In theory, a separate information-disclosure bug in FFmpeg's FlashSV decoder could be chained with PixelSmash to bypass ASLR.

Another attack scenario is via torrent downloads and requires no user interaction. The researchers say that an attacker could seed a malicious video that targets Jellyfin users who point the download to the application's media library folder.

"Jellyfin’s real-time file system monitor detects the new file and automatically triggers an ffprobe metadata scan. The exploit fires during the scan - AVBuffer.free is hijacked to system(), and the attacker’s reverse shell command executes as the jellyfin service user"

Even when RCE is prevented or impossible, the CVE-2026-8461 vulnerability should be sufficient to reliably achieve a denial-of-service (DoS) condition on vulnerable targets.

The researchers found that Plex, the massively popular media server, uses a custom FFmpeg build in which decoders are disabled and a minimal allowlist is in effect, effectively mitigating the PixelSmash risk.

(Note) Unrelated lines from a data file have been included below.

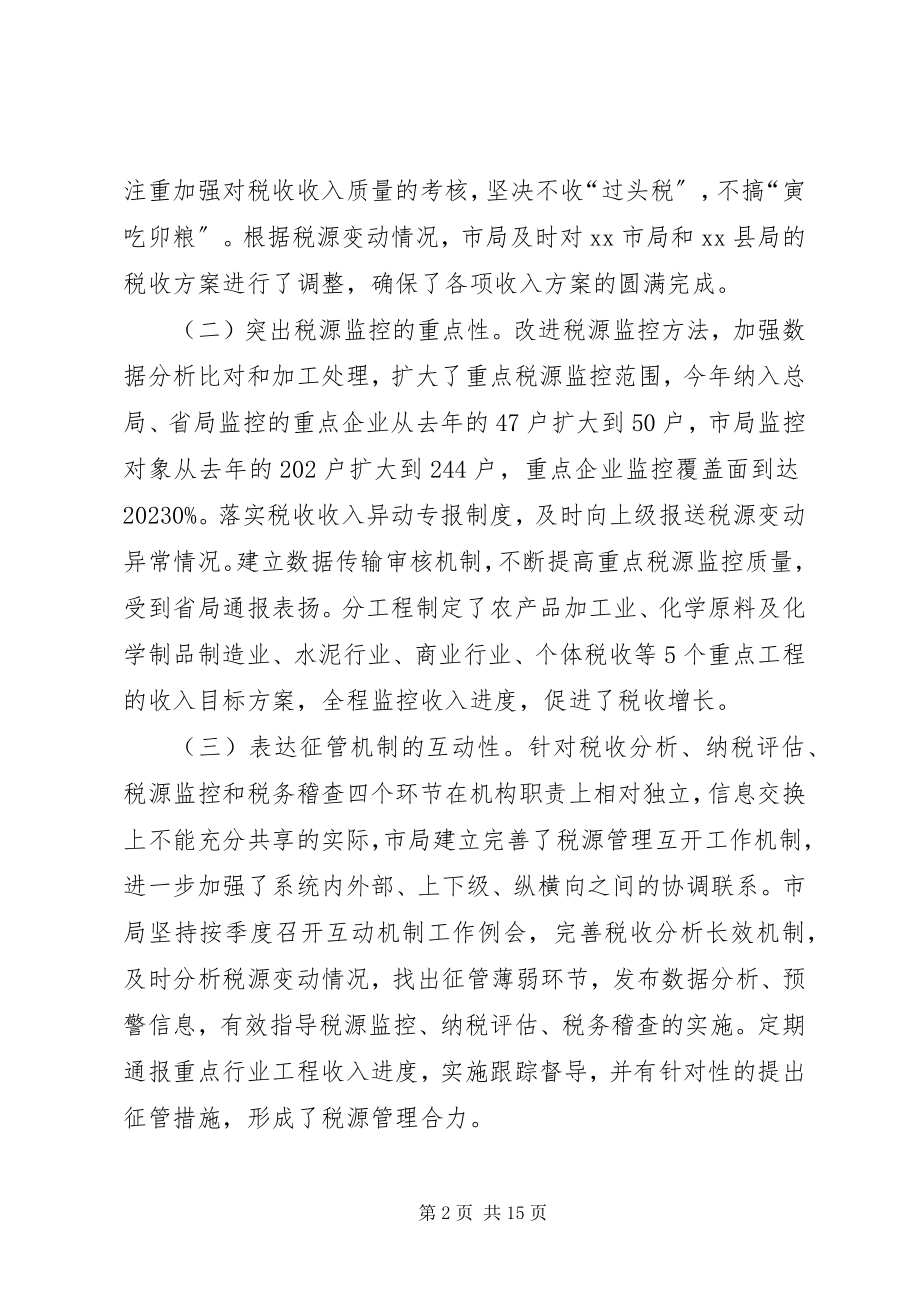 2023年市国家税务局年度工作总结.docx_第2页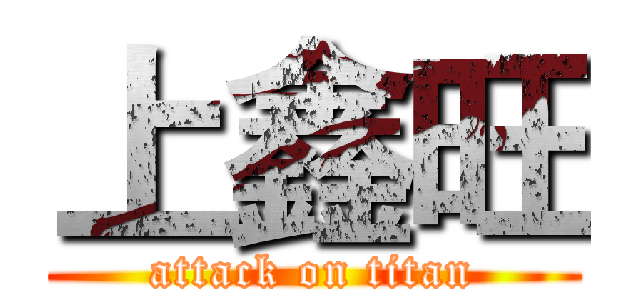 上鑫旺 (attack on titan)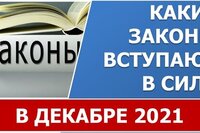 Новые законы в ДЕКАБРЕ 2021 года
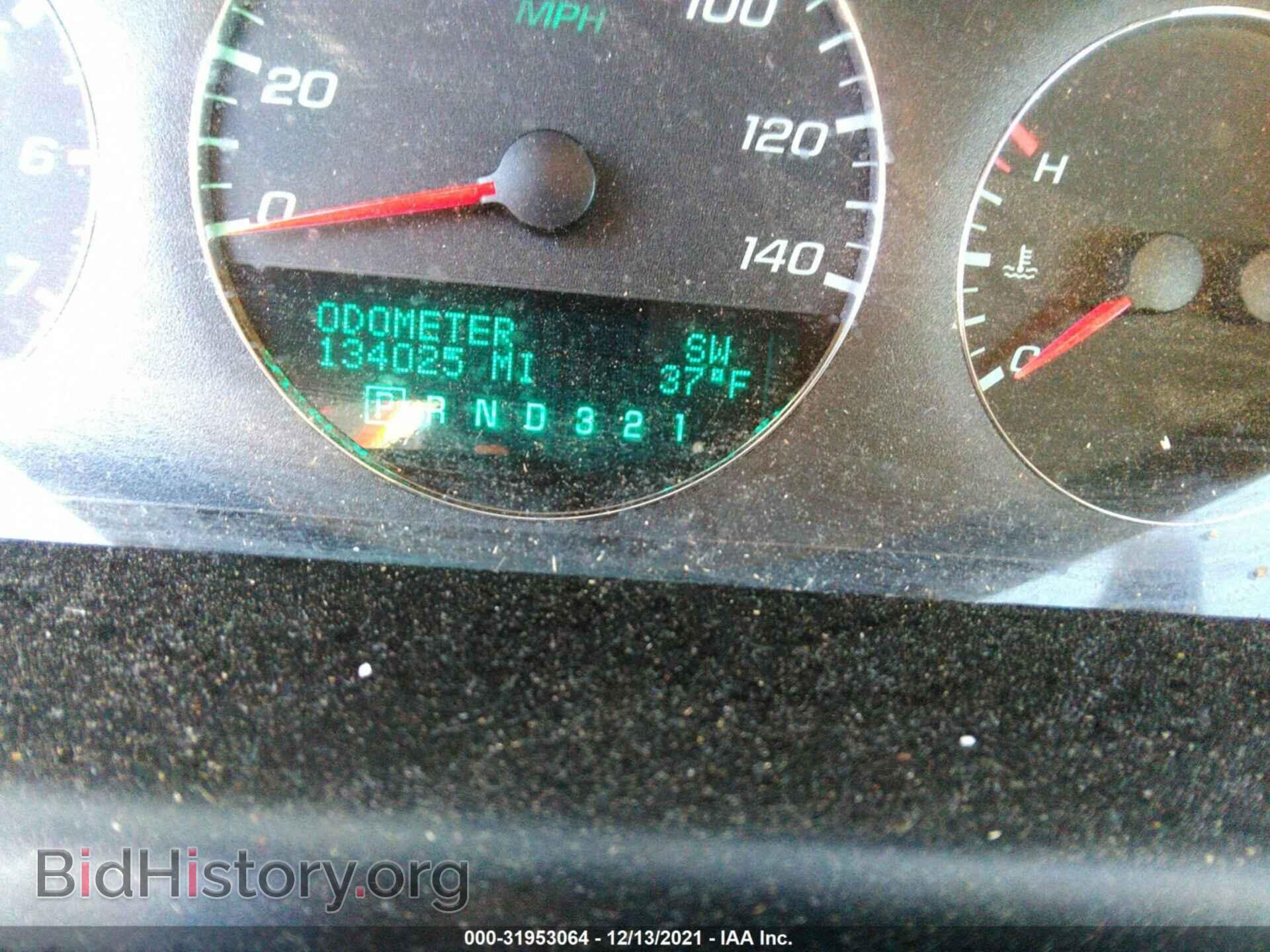 2008 CHEVROLET IMPALA - VIN: 2G1WT55K081217503 - Фото 7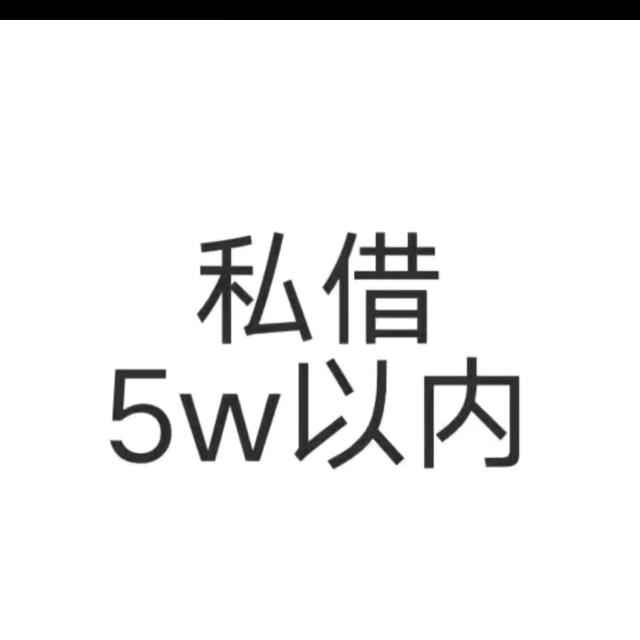 用户4913782481503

Apart from FFmpeg releasing version 8.1.2, which fixes the flaw, Jellyfin also updated its bundled FFmpeg version, and PhotoPrism is working to add a file format blocklist to prevent potential exploitation.

The Nextcloud team received the report via HackerOne, but declined to address the flaw because it exists outside of Nextcloud.

JFrog discovered PixelSmash (CVE-2026-8461) and reported it to the FFmpeg security team on May 13. The developer addressed the issue in version 8.1.2, released on June 17.

The researchers warn that PixelSmash has a huge attack surface because the MagicYUV decoder is present in hundreds of projects that "trust FFmpeg to handle untrusted input safely," turning the vulnerability into a supply-chain problem.